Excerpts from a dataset
········

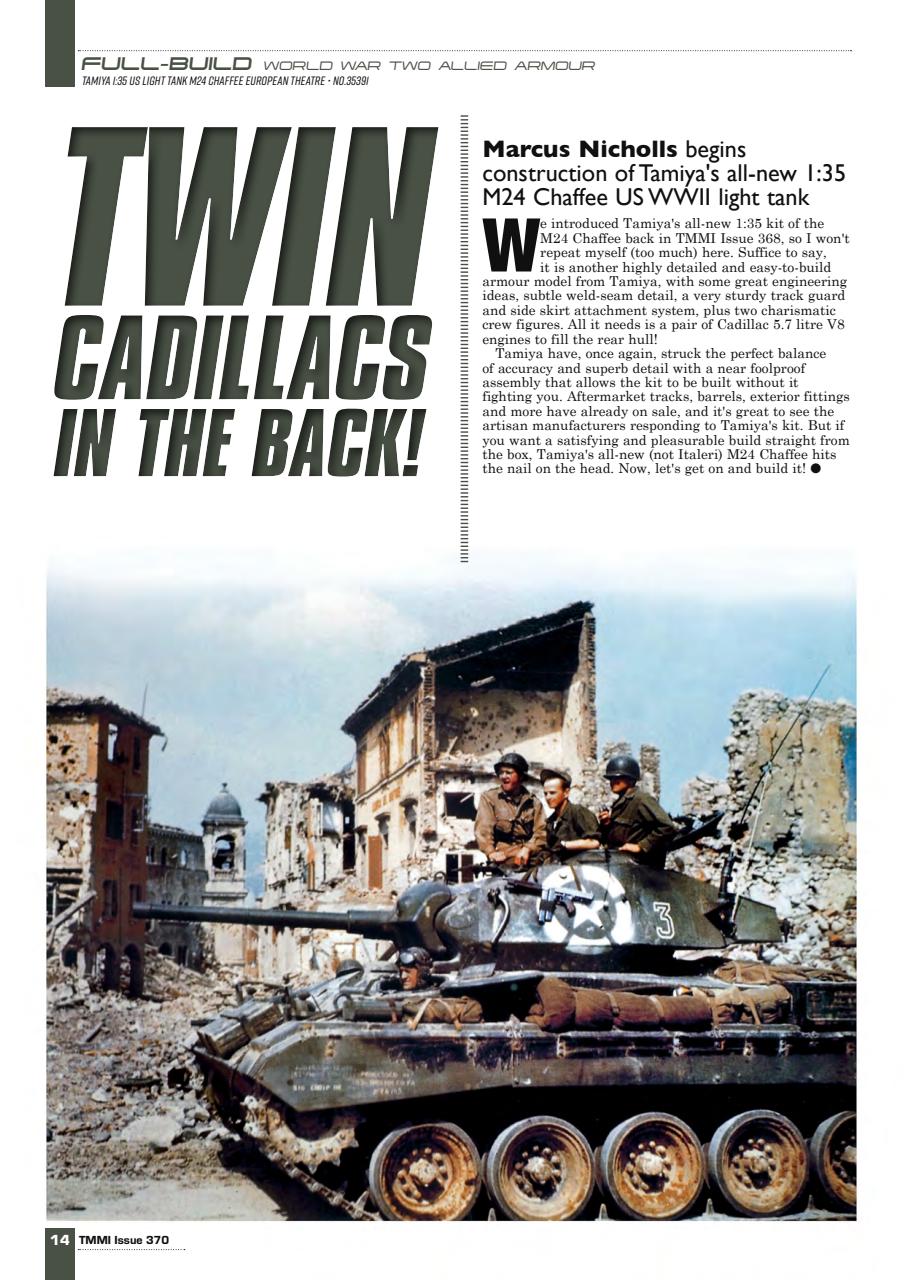 Tamiya Model Magazine Preview Pages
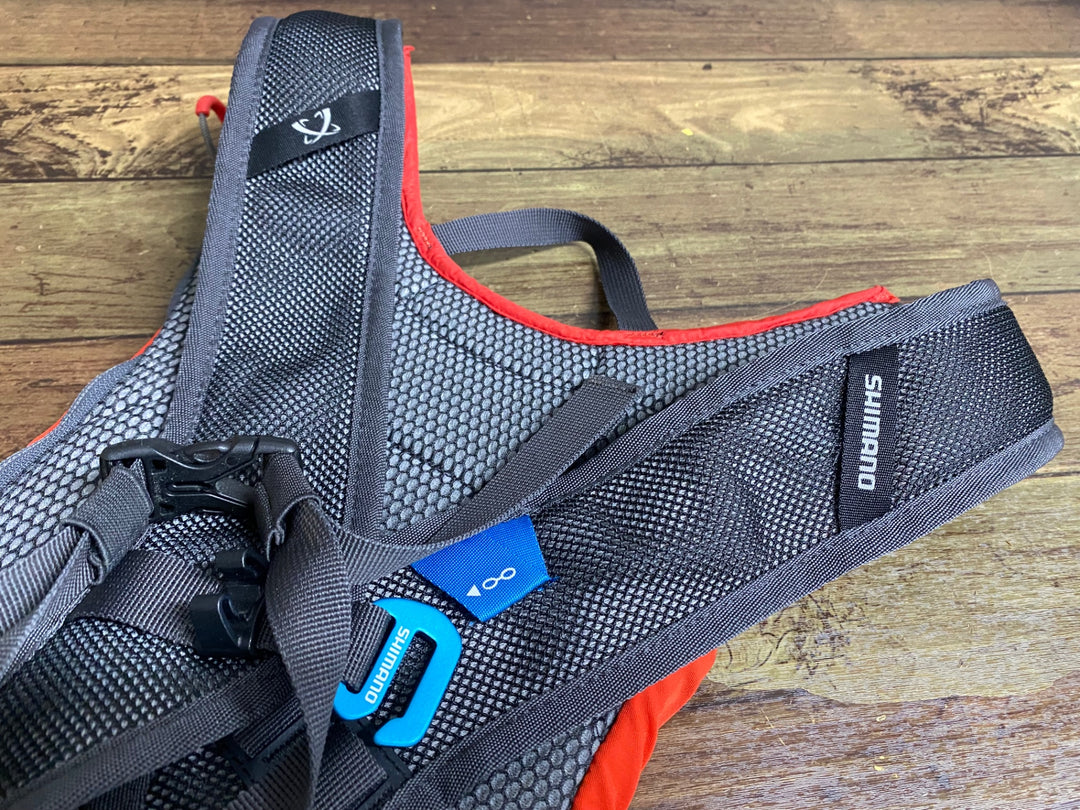 KB136 シマノ SHIMANO U2 リュック バックパック 赤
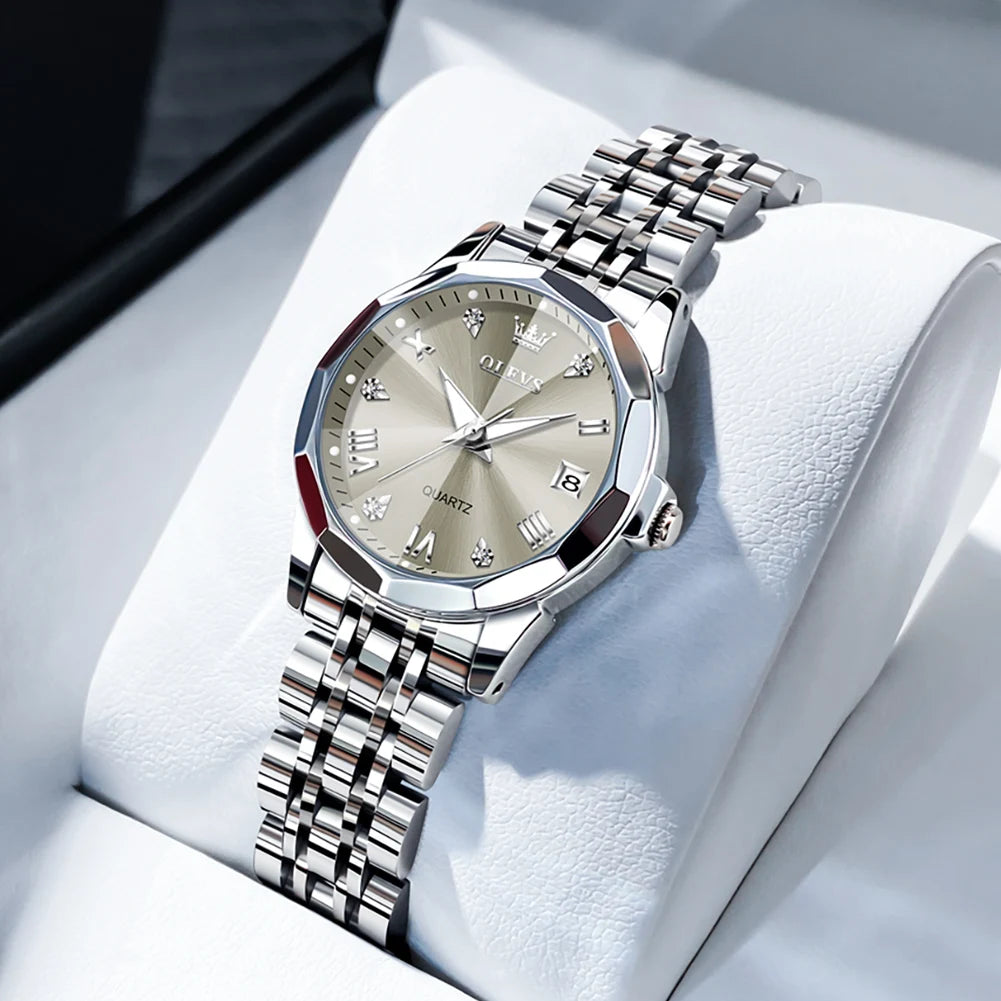 OLEVS 9931 Women's Elegant Watch — Fashion Luxury Quartz Wristwatch — view 17 of watches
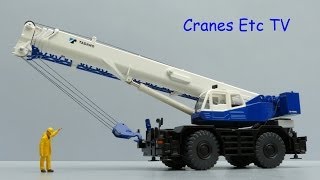 Replicars Tadano GR1000XL Rough Terrain Crane by Cranes Etc TV [upl. by Garbers]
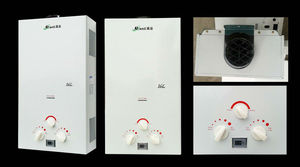 เครื่องทำน้ำอุ่นแก๊ส LPG แบบไม่มีถัง6L-16L สำหรับบ้าน - Product Image 5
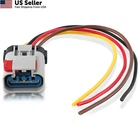 Autokay Fuel Pump Connector Wiring Harness Pigtail Plug New. Price: $12.66.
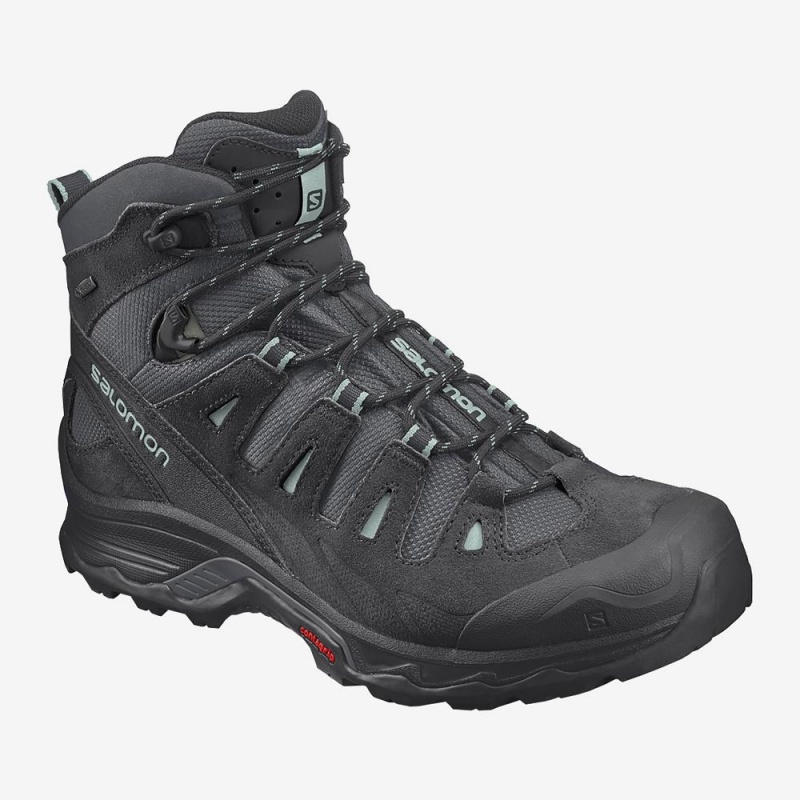 Salomon Quest Prime Gtx W Promenadkängor Dam Gray | 06329-EAWM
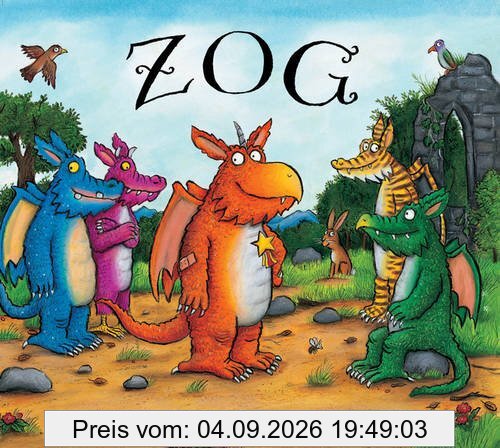 Zog. Gift Edition Board Book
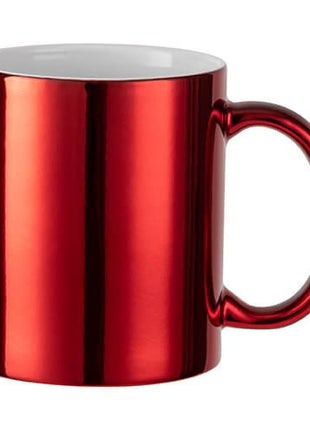 330 ml (11 oz) Messing-Effekt-Tasse Gold für Sublimation 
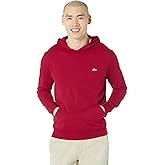 Lacoste Long Sleeve Hoodie Jersey Tee W/Central Pocket, Th9349 Shirt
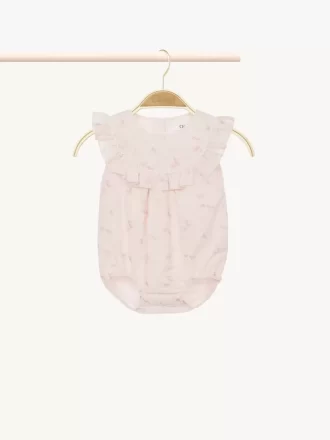 Baby romper & hat set Baby romper & hat set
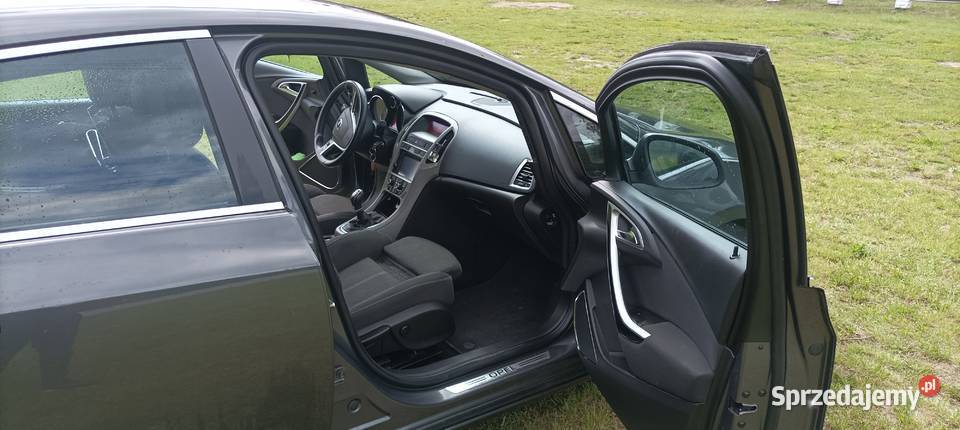 Opel Astra J 17 CDTI świętokrzyskie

········

Print out the records in full and exactly, dropping every picture.

 Tamiya Model Magazine Preview Pages
 KB136 シマノ SHIMANO U2 リュック バックパック 赤
 OLEVS 9931 Women's Elegant Watch — Fashion Luxury Quartz Wristwatch — view 17 of watches
 Replicars Tadano GR1000XL Rough Terrain Crane by Cranes Etc TV [upl. by Garbers]
 เครื่องทำน้ำอุ่นแก๊ส LPG แบบไม่มีถัง6L-16L สำหรับบ้าน - Product Image 5
 Autokay Fuel Pump Connector Wiring Harness Pigtail Plug New. Price: $12.66.
 Salomon Quest Prime Gtx W Promenadkängor Dam Gray | 06329-EAWM
 Zog. Gift Edition Board Book
 330 ml (11 oz) Messing-Effekt-Tasse Gold für Sublimation 
 Lacoste Long Sleeve Hoodie Jersey Tee W/Central Pocket, Th9349 Shirt
 Baby romper & hat set Baby romper & hat set
 Opel Astra J 17 CDTI świętokrzyskie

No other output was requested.